PROBLEM STATEMENT
Reproduce the text on Oracle Identity Manager word for word, starting at "Extensive User Management: Oracle" and ending after "comprehensive permission settings.".

— begin SELECTED PASSAGE —

This chapter describes the architecture, benefits, and key features of Oracle Identity Manager. It contains the following topics:

Overview

The Oracle Identity Manager platform automates access rights management, security, and provisioning of IT resources. Oracle Identity Manager instantly connects users to resources they need to be productive and revokes and restricts unauthorized access to protect sensitive corporate information.

Benefits and Key Features

The architecture of Oracle Identity Manager is designed for rapid integration within your business enterprise. It provides the following features:

Scalable Architecture: The J2EE application server model of Oracle Identity Manager provides scalability, fail-over, and load-balancing, and inherent Web deployment. Based on an open, standards-based technology, and featuring a three-tier architecture (the Client application, Oracle Identity Manager supported J2EE-compliant Application Server and ANSI SQL-compliant database), Oracle Identity Manager can provision both LDAP and non-LDAP enabled applications.

Extensive User Management: Oracle Identity Manager includes unlimited user organizational hierarchies and user groups with inheritance, customizable User ID policy management, password policy management, and user access policies that reflect customers' changing business needs. Oracle Identity Manager also provides a resource allocation history, and the ability to manage application parameters and entitlements. Delegated administration is also a key element of user management with comprehensive permission settings.

Web-based User Self-Service: Oracle Identity Manager contains a customizable Web-based user self-service portal with the ability to manage user information, change and synchronize passwords, reset forgotten passwords, request available applications, review and edit available entitlements, and effect or react to workflow tasks.

Powerful and Flexible Process Engine: With Oracle Identity Manager, you can create business and provisioning process models in easy-to-use applications, such as Microsoft Project and Microsoft Visio. Process models include support for approval workflows and escalations. You can track the progress of each provisioning event, including the current status of the event and error code support. Oracle Identity Manager provides support for complex, branching, self-healing processes, and nested processes with data interchange and dependencies. The process flow is fully customizable and does not require programming.

— end SELECTED PASSAGE —
— begin DATA EXTRACT —

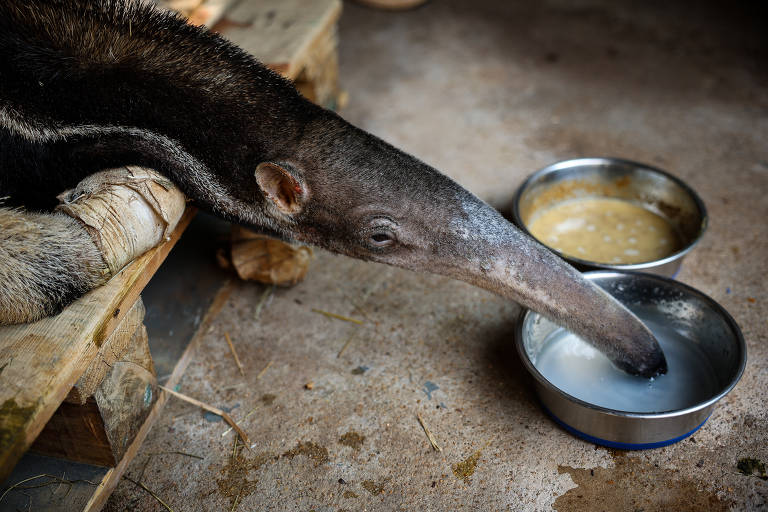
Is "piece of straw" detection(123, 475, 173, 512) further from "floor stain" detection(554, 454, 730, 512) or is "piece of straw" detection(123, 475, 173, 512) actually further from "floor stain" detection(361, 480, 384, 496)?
"floor stain" detection(554, 454, 730, 512)

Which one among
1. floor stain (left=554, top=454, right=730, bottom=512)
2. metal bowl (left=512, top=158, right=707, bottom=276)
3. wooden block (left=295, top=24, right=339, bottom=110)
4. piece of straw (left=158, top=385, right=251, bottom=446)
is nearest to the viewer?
floor stain (left=554, top=454, right=730, bottom=512)

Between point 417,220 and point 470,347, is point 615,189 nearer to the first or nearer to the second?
point 470,347

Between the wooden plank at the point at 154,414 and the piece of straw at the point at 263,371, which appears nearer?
the wooden plank at the point at 154,414

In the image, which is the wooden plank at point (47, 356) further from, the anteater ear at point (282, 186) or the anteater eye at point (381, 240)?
the anteater eye at point (381, 240)

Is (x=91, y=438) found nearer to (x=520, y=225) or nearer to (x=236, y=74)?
(x=236, y=74)

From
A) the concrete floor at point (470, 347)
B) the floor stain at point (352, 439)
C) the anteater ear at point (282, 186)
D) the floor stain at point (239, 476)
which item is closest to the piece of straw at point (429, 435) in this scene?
the concrete floor at point (470, 347)

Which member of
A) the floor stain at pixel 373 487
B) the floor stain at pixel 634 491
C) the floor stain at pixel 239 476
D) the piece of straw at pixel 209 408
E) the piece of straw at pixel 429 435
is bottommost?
the floor stain at pixel 634 491

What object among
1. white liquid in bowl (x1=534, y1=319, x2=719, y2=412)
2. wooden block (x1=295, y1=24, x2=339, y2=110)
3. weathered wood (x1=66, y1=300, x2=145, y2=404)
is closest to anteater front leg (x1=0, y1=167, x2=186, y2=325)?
weathered wood (x1=66, y1=300, x2=145, y2=404)
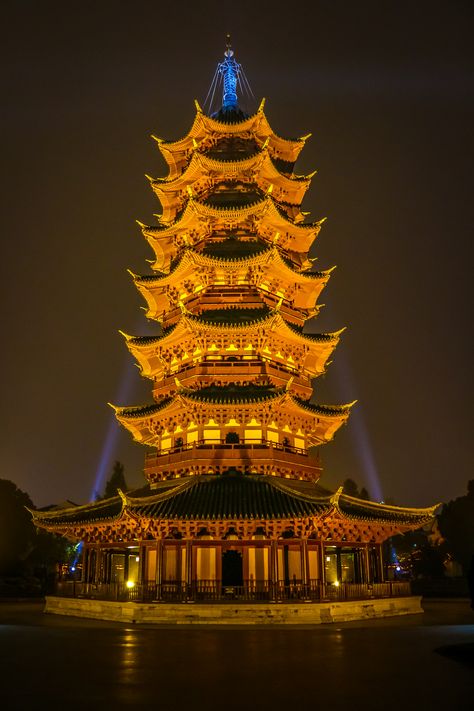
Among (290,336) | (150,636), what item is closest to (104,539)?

— end DATA EXTRACT —

TASK OUTPUT
Extensive User Management: Oracle Identity Manager includes unlimited user organizational hierarchies and user groups with inheritance, customizable User ID policy management, password policy management, and user access policies that reflect customers' changing business needs. Oracle Identity Manager also provides a resource allocation history, and the ability to manage application parameters and entitlements. Delegated administration is also a key element of user management with comprehensive permission settings.